Archives des actualités - Mars 2000  

Des amas de galaxies obscurs
 
Les mouvements des galaxies dans l'Univers et, encore plus directement, les grands effets de mirages gravitationnels dans les amas de galaxies montrent que la matière contenue dans l'univers est constituée pour l'essentiel de particules et/ou d'objets qui n'émettent pas de lumière (au moins 90%). La cartographie de cette "matière noire" et la recherche de sa nature sont des défis observationnels majeurs de la cosmologie moderne. Une technique nouvelle de cartographie de la distribution de la matière noire sur le ciel est en train de naître avec une forte impulsion de l'école de cosmologie française. Elle utilise des grandes cameras CCD mosaïques et consiste à évaluer la déformation gravitationnelle moyenne des images des petites galaxies du fond de l'Univers qui peuplent le ciel par millions. La déviation des rayons lumineux passant à proximité des grandes concentrations de masses de l'Univers produit des effets de lentille gravitationnelle qui déforment l'apparence des galaxies lointaines et accroissent leur élongation selon une orientation préférentielle perpendiculaire à la direction du champ de gravité. Les galaxies lointaines s'orientent donc en moyenne selon une direction identique et l'allongement systématique des images selon ces directions dessine le contour des distributions de masses (cf. images ci-dessous).
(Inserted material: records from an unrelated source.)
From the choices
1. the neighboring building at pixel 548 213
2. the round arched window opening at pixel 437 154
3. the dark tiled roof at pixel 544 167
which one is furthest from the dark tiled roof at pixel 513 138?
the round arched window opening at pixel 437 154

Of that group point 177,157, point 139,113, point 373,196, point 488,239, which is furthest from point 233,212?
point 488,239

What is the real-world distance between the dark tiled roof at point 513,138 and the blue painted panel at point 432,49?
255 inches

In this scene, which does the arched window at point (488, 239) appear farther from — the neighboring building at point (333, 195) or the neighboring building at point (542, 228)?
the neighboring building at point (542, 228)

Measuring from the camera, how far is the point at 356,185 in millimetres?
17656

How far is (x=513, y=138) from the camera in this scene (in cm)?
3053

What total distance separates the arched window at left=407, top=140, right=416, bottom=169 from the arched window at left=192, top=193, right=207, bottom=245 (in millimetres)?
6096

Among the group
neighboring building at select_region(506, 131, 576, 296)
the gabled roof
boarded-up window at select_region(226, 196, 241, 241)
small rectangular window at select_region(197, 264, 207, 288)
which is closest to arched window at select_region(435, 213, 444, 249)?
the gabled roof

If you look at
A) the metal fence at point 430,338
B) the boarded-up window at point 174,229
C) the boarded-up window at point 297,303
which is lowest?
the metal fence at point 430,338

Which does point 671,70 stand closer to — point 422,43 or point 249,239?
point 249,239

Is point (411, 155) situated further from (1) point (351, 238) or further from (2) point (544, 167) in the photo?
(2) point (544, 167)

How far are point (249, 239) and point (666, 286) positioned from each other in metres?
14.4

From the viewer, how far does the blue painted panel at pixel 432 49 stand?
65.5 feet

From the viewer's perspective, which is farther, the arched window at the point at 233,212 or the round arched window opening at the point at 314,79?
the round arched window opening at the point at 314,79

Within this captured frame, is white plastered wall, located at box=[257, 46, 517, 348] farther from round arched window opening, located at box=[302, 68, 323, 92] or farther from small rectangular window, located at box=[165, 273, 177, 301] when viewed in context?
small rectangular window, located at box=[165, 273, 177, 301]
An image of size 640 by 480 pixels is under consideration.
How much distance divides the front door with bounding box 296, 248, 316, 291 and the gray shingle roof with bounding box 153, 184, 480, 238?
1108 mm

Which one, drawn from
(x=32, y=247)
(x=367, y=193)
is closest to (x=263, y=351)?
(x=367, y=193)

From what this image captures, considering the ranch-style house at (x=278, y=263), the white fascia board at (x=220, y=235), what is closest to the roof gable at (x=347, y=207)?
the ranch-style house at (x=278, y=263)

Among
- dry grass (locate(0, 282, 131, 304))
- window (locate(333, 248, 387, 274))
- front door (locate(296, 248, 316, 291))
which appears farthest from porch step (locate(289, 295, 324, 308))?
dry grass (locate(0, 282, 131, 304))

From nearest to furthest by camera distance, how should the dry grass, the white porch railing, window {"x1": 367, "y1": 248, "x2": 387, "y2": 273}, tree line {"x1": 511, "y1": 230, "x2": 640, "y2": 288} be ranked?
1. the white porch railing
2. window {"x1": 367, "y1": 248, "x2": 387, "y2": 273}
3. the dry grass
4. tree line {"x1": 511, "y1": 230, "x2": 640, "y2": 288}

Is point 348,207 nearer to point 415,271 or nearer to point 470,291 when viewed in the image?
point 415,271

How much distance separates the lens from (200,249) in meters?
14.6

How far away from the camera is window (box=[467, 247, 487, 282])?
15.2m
Un tout premier test de la méthode de cartographie du champ de distorsion gravitationnel dans l'amas de galaxies Cl0024+1654 avait montré que la masse noire suivait en gros la distribution géométrique de la masse lumineuse à l'exception d'un endroit particulier du champ où il semblait exister une forte concentration de masse non lumineuse (Bonnet, Mellier, Fort, 1994, Astrophysical Journal 427, 83).
 
Une observation récente réalisée avec une caméra beaucoup plus sophistiquée et avec des méthodes de mesures des effets de distorsions gravitationnelles très performantes vient de révéler un second cas, cette fois indiscutable, à la périphérie de l'amas de galaxies Abell 1942 (Erben, van Waerbeke, Mellier, Schneider, Cuillandre, Castander, Dantel-Fort, 1999, Astronomy and Astrophysics, sous presse).
 
Cette observation démontre qu'il doit exister de nombreuses condensations de masses obscures équivalentes à des groupes ou des amas de galaxies, sans contrepartie lumineuse, observables avec les détecteurs optiques actuels. S'agit t-il d'une condensation de masse vraiment obscure ou bien d'un système associé à des galaxies plus lointaines détectables uniquement en infrarouge ? le problème reste posé. Il est cependant probable que l'on finira par trouver une composante, éventuellement très ténue, associée à cette condensation de masse obscure, car les simulations numériques d'Univers ne permettent pas facilement d'obtenir de telles concentrations de masse sans aucune contrepartie lumineuse avec des galaxies témoins. Dans le cas contraire, ce serait un résultat observationnel tout à fait inattendu et majeur. Il est donc tout à fait clair que les caméras de grands formats en cours de développement pour la cartographie de la matière noire avec le télescope CFHT d'Hawaii (projet MEGACAM-TERAPIX du CEA, du CFHT et du CNRS) vont permettre de détecter de nombreux amas obscurs sur toute l'étendue du ciel boréal et de résoudre l'énigme posée par cette nouvelle classe d'objet.